Following these practices helps keep the code base consistent and secure.

Integrating New Entry Types

SeedPass supports multiple `kind` values in its JSON entry files. When adding a new `kind` (for example, SSH keys or BIP‑39 seeds) use the checklist below:

1. **Menu Updates** – Extend the CLI menus in `main.py` so "Add Entry" offers choices for the new types and retrieval operations handle them properly. The current main menu looks like this:

``` Select an option: 1. Add Entry 2. Retrieve Entry 3. Search Entries 4. Modify an Existing Entry 5. 2FA Codes 6. Settings 7. Exit ```

2. **JSON Schema** – Each entry file must include a `kind` field describing the entry type. Add new values (`ssh`, `seed`, etc.) as needed and implement handlers so older kinds continue to work.

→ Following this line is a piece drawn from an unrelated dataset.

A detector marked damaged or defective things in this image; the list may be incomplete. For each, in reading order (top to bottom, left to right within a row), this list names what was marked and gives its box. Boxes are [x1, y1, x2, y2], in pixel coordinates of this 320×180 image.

3. **Best Practices** – When introducing a new `kind`, follow the modular architecture guidelines from `docs/json_entries.md`:

  • Use clear, descriptive names.
  • Keep handler code for each `kind` separate.
  • Validate required fields and gracefully handle missing data.
  • Add regression tests to ensure backward compatibility.

This procedure keeps the UI consistent and ensures new data types integrate smoothly with existing functionality.